BEIJING (AFP) — A province in north China that supplies Beijing with much needed water is itself facing serious shortages of the resource, state media reported ahead of World Water Day on Sunday.
Li Qinglin, director of Hebei's water conservation department, said water shortages had become a big problem for the province's social and economic development, the official Xinhua news agency reported late Saturday.
"Water resources in Hebei have dwindled by nearly 50 percent in recent years," Li was quoted as saying.
Hebei, part of China's parched north, is one of the major suppliers of water to neighbouring Beijing and Tianjin -- two sprawling cities that together group at least 28 million people and are running out of the resource.

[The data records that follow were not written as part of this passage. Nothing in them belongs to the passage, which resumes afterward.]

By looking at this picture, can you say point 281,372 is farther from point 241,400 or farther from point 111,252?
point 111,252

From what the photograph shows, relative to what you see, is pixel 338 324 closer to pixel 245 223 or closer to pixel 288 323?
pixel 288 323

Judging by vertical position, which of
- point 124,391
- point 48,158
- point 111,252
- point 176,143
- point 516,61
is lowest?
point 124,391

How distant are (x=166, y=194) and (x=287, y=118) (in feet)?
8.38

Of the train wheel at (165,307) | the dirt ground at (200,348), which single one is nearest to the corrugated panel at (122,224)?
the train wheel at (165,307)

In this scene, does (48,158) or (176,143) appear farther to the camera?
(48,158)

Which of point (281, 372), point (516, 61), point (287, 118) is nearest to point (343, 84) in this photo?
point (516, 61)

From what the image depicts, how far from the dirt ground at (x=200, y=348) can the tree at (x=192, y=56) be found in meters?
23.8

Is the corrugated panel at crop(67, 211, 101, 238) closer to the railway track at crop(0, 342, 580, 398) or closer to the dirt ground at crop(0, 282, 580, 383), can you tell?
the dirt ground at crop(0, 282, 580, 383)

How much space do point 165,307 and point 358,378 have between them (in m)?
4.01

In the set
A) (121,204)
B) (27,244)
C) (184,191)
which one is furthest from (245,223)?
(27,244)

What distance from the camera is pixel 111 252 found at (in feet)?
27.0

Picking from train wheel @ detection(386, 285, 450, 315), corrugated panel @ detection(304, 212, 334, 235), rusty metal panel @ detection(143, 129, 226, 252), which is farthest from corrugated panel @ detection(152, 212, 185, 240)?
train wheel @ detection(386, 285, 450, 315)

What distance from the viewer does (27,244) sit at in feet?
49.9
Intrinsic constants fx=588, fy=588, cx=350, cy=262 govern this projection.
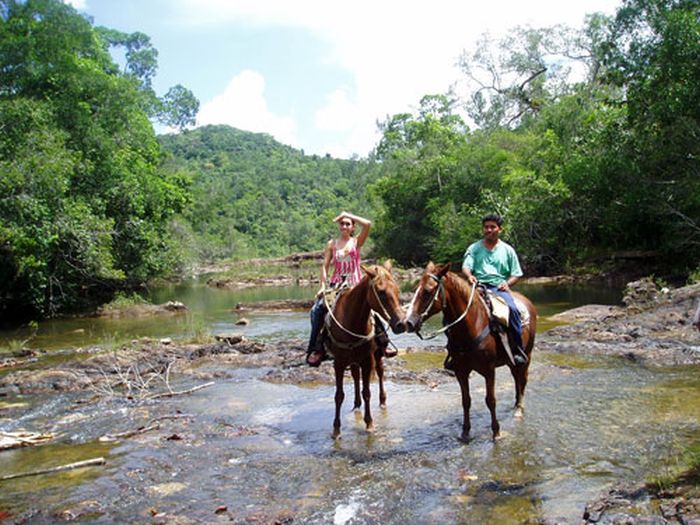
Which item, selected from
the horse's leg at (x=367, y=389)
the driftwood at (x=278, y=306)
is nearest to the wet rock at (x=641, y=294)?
the horse's leg at (x=367, y=389)

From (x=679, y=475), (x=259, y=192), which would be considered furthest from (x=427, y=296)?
(x=259, y=192)

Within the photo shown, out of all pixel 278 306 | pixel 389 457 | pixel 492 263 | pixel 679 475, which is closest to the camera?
pixel 679 475

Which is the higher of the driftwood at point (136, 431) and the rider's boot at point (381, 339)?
the rider's boot at point (381, 339)

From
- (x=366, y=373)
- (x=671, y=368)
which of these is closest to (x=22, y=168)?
(x=366, y=373)

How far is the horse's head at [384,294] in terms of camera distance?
653 cm

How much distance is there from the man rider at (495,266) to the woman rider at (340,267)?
1.58 m

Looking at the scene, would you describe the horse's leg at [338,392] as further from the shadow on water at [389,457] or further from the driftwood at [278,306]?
the driftwood at [278,306]

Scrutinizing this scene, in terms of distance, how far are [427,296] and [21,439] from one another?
5.83 m

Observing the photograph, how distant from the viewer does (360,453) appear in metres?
7.07

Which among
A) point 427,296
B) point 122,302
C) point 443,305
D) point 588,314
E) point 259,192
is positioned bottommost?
point 588,314

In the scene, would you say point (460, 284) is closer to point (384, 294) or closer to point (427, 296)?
point (427, 296)

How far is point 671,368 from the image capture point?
10453 millimetres

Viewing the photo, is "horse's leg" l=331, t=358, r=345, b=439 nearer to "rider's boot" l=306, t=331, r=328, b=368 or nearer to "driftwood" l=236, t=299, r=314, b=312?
"rider's boot" l=306, t=331, r=328, b=368

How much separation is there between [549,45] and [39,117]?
3973 centimetres
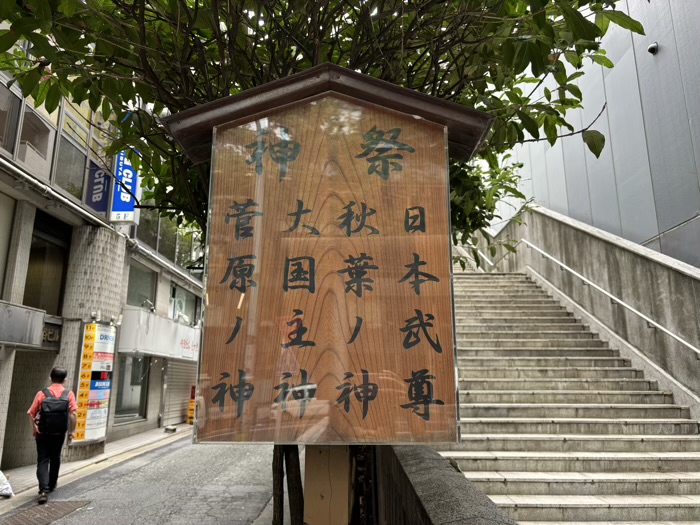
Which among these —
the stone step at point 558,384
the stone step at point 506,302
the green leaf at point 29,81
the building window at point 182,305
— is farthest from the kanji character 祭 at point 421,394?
the building window at point 182,305

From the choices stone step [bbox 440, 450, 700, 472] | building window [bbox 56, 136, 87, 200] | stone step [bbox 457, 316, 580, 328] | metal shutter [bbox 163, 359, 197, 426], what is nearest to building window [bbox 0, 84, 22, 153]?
building window [bbox 56, 136, 87, 200]

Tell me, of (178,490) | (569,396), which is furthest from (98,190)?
(569,396)

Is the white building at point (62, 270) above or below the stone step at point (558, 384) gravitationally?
above

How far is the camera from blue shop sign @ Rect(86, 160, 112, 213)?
10703 millimetres

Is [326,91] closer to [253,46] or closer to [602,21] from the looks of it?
[253,46]

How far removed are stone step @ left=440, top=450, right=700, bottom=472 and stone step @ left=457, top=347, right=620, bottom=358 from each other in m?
2.41

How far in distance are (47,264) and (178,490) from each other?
18.6 feet

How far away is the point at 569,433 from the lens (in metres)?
5.59

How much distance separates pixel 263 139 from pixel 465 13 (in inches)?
53.1

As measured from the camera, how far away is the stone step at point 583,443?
206 inches

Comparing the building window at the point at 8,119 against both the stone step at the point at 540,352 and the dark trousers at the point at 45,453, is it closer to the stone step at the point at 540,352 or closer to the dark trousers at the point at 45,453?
the dark trousers at the point at 45,453

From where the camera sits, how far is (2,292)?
27.7 feet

China's rapid economic expansion has helped deplete its water supplies and has long been one of the country's major concerns.
Probe International, a leading development policy group, has warned that the city of Beijing faces economic collapse and will need to resettle part of its population in coming decades, as it could run out of water in five to 10 years.
According to previous Xinhua reports, Beijing and the surrounding region, including most of Hebei, has suffered droughts every year since 1999.
Li said that Hebei was consuming around 21 billion cubic metres (735 billion cubic feet) of water annually with only 17 billion cubic metres of surface water, leaving groundwater to supply the rest, according to Xinhua.
He urged the government to take steps to reduce water consumption for the sake of sustainable economic and social development.
China is in the process of building the multi-billion dollar North-South Water Diversion Project to bring water from the nation's longest river, the Yangtze, to the parched north.
Xinhua has said that by 2010, when a lot of the north-south water diversion project is completed, up to one billion cubic metres of water will be diverted to Beijing annually, mostly from the Yangtze.
World Water Day has been held every year on March 22 since 1993 as a means of focusing attention on the importance of freshwater.